The optional parameter “dbm” supercedes the decision of the database type by the extension. The value is the type name: “HashDBM”, “TreeDBM”, “SkipDBM”, “TinyDBM”, “BabyDBM”, “CacheDBM”, “StdHashDBM”, “StdTreeDBM”.
The optional parameter “file” specifies the internal file implementation class. The default file class is “MemoryMapAtomicFile”. The other supported classes are “StdFile”, “MemoryMapAtomicFile”, “PositionalParallelFile”, and “PositionalAtomicFile”.
- For HashDBM, these optional parameters are supported.
update_mode (string): How to update the database file: “UPDATE_IN_PLACE” for the in-palce or “UPDATE_APPENDING” for the appending mode.
record_crc_mode (string): How to add the CRC data to the record: “RECORD_CRC_NONE” to add no CRC to each record, “RECORD_CRC_8” to add CRC-8 to each record, “RECORD_CRC_16” to add CRC-16 to each record, or “RECORD_CRC_32” to add CRC-32 to each record.
record_comp_mode (string): How to compress the record data: “RECORD_COMP_NONE” to do no compression, “RECORD_COMP_ZLIB” to compress with ZLib, “RECORD_COMP_ZSTD” to compress with ZStd, “RECORD_COMP_LZ4” to compress with LZ4, “RECORD_COMP_LZMA” to compress with LZMA, “RECORD_COMP_RC4” to cipher with RC4, “RECORD_COMP_AES” to cipher with AES.
offset_width (int): The width to represent the offset of records.
align_pow (int): The power to align records.
num_buckets (int): The number of buckets for hashing.
restore_mode (string): How to restore the database file: “RESTORE_SYNC” to restore to the last synchronized state, “RESTORE_READ_ONLY” to make the database read-only, or “RESTORE_NOOP” to do nothing. By default, as many records as possible are restored.
fbp_capacity (int): The capacity of the free block pool.
min_read_size (int): The minimum reading size to read a record.
cache_buckets (bool): True to cache the hash buckets on memory.
cipher_key (string): The encryption key for cipher compressors.
- For TreeDBM, all optional parameters for HashDBM are available. In addition, these optional parameters are supported.
max_page_size (int): The maximum size of a page.
max_branches (int): The maximum number of branches each inner node can have.
max_cached_pages (int): The maximum number of cached pages.
page_update_mode (string): What to do when each page is updated: “PAGE_UPDATE_NONE” is to do no operation or “PAGE_UPDATE_WRITE” is to write immediately.
key_comparator (string): The comparator of record keys: “LexicalKeyComparator” for the lexical order, “LexicalCaseKeyComparator” for the lexical order ignoring case, “DecimalKeyComparator” for the order of decimal integer numeric expressions, “HexadecimalKeyComparator” for the order of hexadecimal integer numeric expressions, “RealNumberKeyComparator” for the order of decimal real number expressions, “SignedBigEndianKeyComparator” for the order of binary signed integer expressions, and “FloatBigEndianKeyComparator” for the order of binary float-number expressions.
- For SkipDBM, these optional parameters are supported.
offset_width (int): The width to represent the offset of records.
step_unit (int): The step unit of the skip list.
max_level (int): The maximum level of the skip list.
restore_mode (string): How to restore the database file: “RESTORE_SYNC” to restore to the last synchronized state or “RESTORE_NOOP” to do nothing make the database read-only.

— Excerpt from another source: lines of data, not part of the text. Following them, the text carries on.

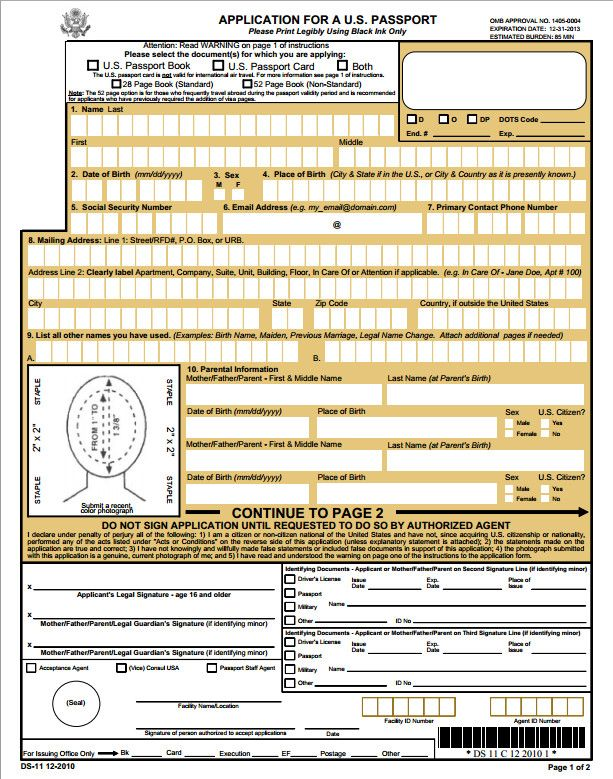 28 Fillable Ds 11 Form In 2020 Passport Application Form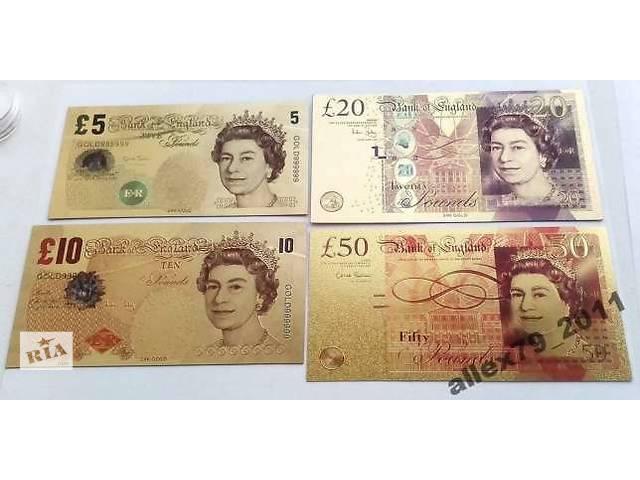 Англия Золотая банкнота 20,50 фунтов
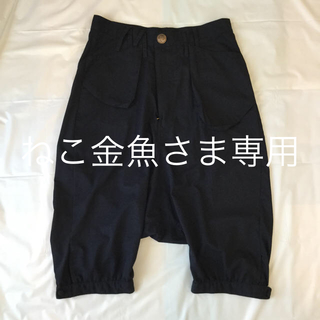 JEANASIS - 立体ポケットのサルエルパンツ/黒【JEANASIS】
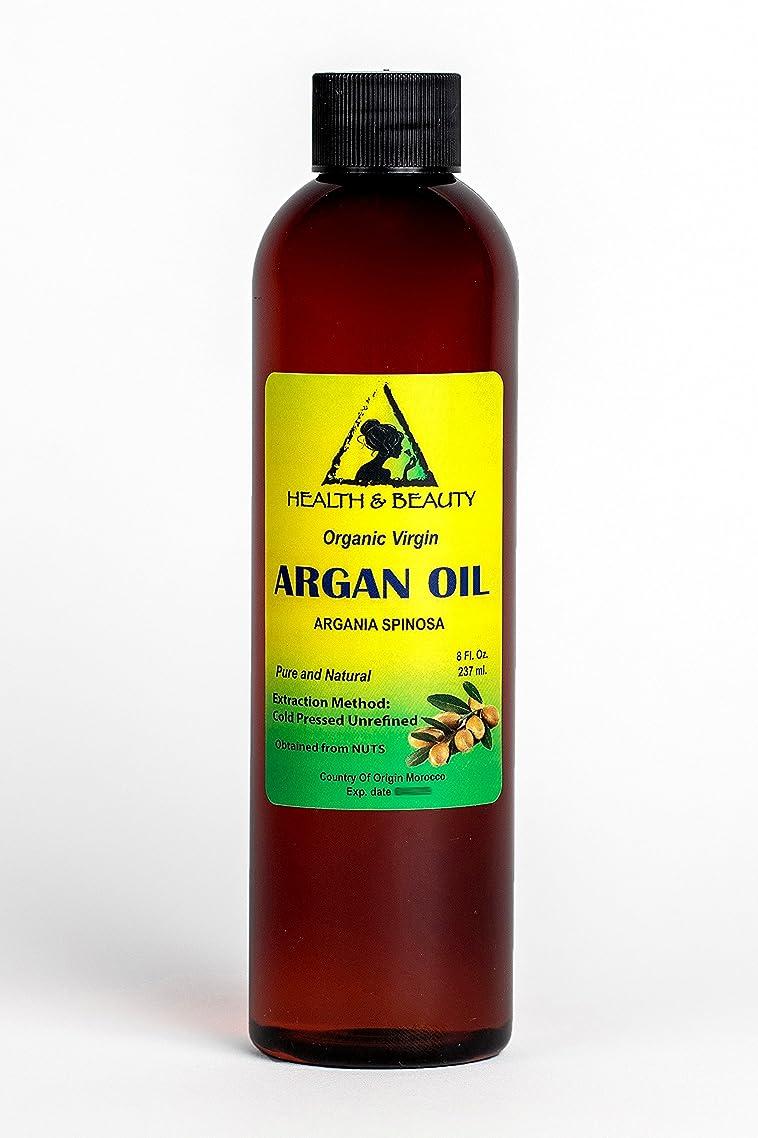 Argan Oil Unrefined Organic Extra Virgin Moroccan Marrakesh Cold Pressed Raw Pure Hair Oil 8 oz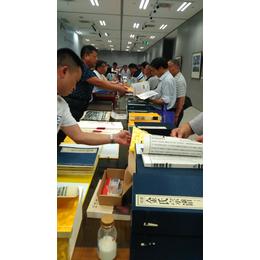 续修家谱,家国文化(在线咨询),黄石修家谱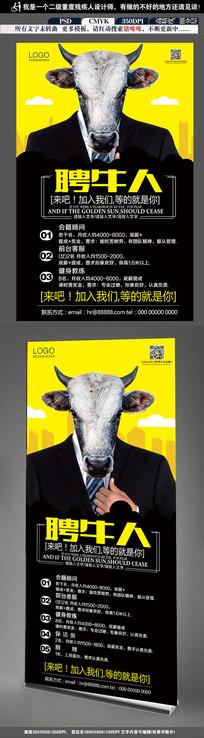 黄色企业招聘人才招聘宣传海报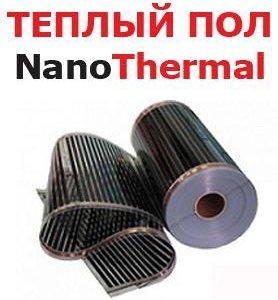 теплые полы Нано Термал 75 пог. метров сразу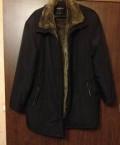 Пиджаки мужские под джинсы хлопок, продаю Новую Теплую Зимнюю Куртку, Саратов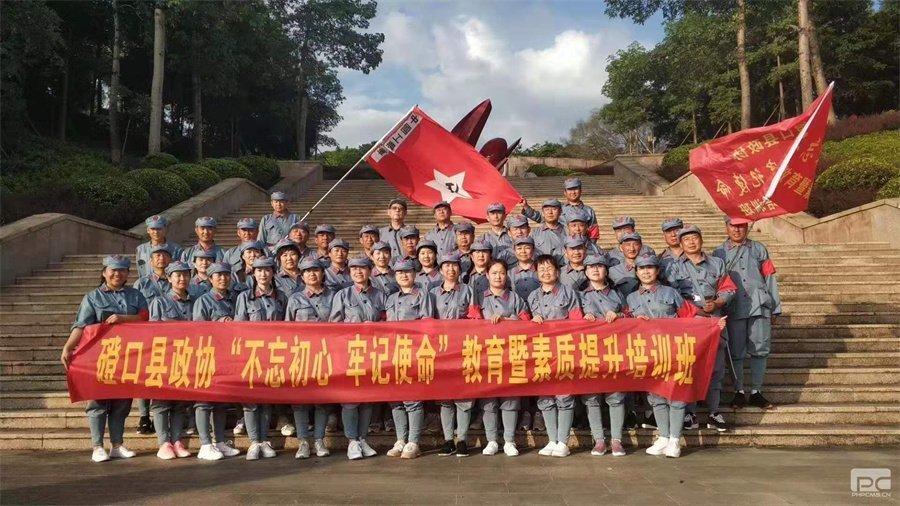 XX县政协百色红色文化教育培训班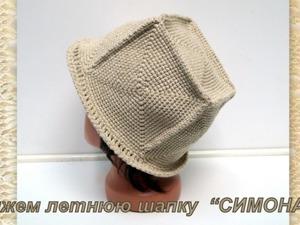"Вяжем летнюю квадратную шапку ""Симона"" крючком. Ярмарка Мастеров - ручная работа, handmade."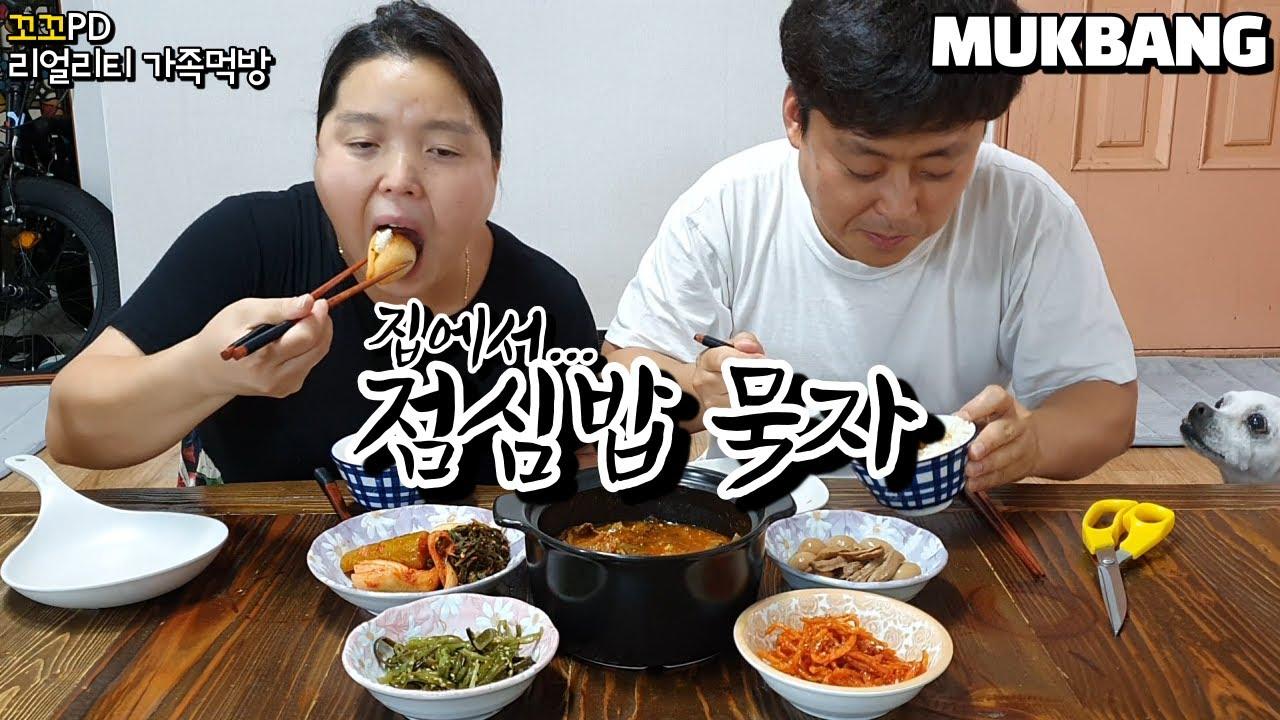 리얼가족먹방:)점심때 집에가서 집밥먹기(김치찌개,미역줄기,진미채,양파김치,메추리알장조림)ㅣHome-cooked mealsㅣREAL SOUNDㅣMUKBANGㅣEATING SHOW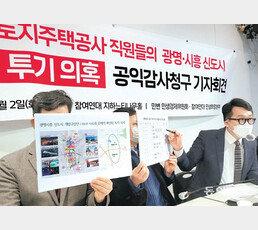 """""""투기와의 전쟁 文정부…정작 LH는 투기꾼 키웠다"""" 분노"""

By default, as many records as possible are restored.
sort_mem_size (int): The memory size used for sorting to build the database in the at-random mode.
insert_in_order (bool): If true, records are assumed to be inserted in ascending order of the key.
max_cached_records (int): The maximum number of cached records.
- For TinyDBM, these optional parameters are supported.
num_buckets (int): The number of buckets for hashing.
- For BabyDBM, these optional parameters are supported.
key_comparator (string): The comparator of record keys. The same ones as TreeDBM.
- For CacheDBM, these optional parameters are supported.
cap_rec_num (int): The maximum number of records.
cap_mem_size (int): The total memory size to use.
- All databases support taking update logs into files. It is enabled by setting the prefix of update log files.
ulog_prefix (str): The prefix of the update log files.
ulog_max_file_size (num): The maximum file size of each update log file. By default, it is 1GiB.
ulog_server_id (num): The server ID attached to each log. By default, it is 0.
ulog_dbm_index (num): The DBM index attached to each log. By default, it is 0.
- For the file “PositionalParallelFile” and “PositionalAtomicFile”, these optional parameters are supported.
block_size (int): The block size to which all blocks should be aligned.
access_options (str): Values separated by colon. “direct” for direct I/O. “sync” for synchrnizing I/O, “padding” for file size alignment by padding, “pagecache” for the mini page cache in the process.
If the optional parameter “num_shards” is set, the database is sharded into multiple shard files. Each file has a suffix like “-00003-of-00015”. If the value is 0, the number of shards is set by patterns of the existing files, or 1 if they doesn’t exist.
-
Close
()¶ Closes the database file.
- Returns
The result status.
-
Process
(key, func, writable)¶ Processes a record with an arbitrary function.
- Parameters
key – The key of the record.
func – The function to process a record. The first parameter is the key of the record. The second parameter is the value of the existing record, or None if it the record doesn’t exist. The return value is a string or bytes to update the record value. If the return value is None, the record is not modified. If the return value is False (not a false value but the False object), the record is removed.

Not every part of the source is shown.